Koa: Story, Founders, Investors & Funding Rounds
The story of Koa can be traced back to MEST Africa as it’s the first place the two co-founders met and worked. But the idea to start a company together hadn’t been born yet.
They were only heavily involved in MEST’s mission, which is to incubate and help scale African entrepreneurs and startups, and were exposed to a lot of people and the process of building solutions for African problems.
After leaving MEST Africa, the duo forayed into different businesses but kept in touch and would always meet up whenever they were in the same city. In early 2020, they became colleagues again and started working as startup scouts for an early-fund venture capital, Microtraction.
They went ahead to speak to thousands of people in Kenya and discovered that 60% of the people relied on inefficient Informal Saving Groups and Cooperatives to save and access financial products.
It became more obvious that the lack of a seamless saving option is another big factor aiding the problem. So they started deliberating about solving the problem the same way PiggyVest and Cowrywise are doing in Nigeria.
In December 2020, they finally founded Koa with Bubunyo Nyavor, their old colleague from MEST. The platform went into beta in April and was launched to the public in June.
The platform makes it easy for users to set personal saving goals towards a particular expense like paying school fees, buying a new phone, car, or even marriage. The app nudges users by sending them daily, weekly or monthly reminders to deposit into the goals they set. Koa also makes it easy for users to track their progress so that they won’t slack or help them back on track when they do.
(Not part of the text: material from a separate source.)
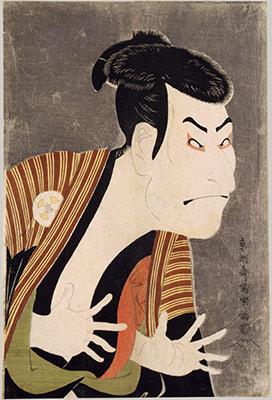Woodblock Prints in the Ukiyo-e Style | Essay | Heilbrunn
Digitally, some banks offer savings products to Kenyans. But Koa still sees an opportunity because banks are generally a less popular savings destination for an average Kenyan, as evident in the aforementioned stats.
The founders are banking that it will be different from Koa. Its first product is a savings app that allows consumers to deposit, save and earn interest on their money.
When users log into the app, they can begin to create savings goals in different pockets, a replica of what exists offline — where users would normally save across different informal savings groups for various reasons.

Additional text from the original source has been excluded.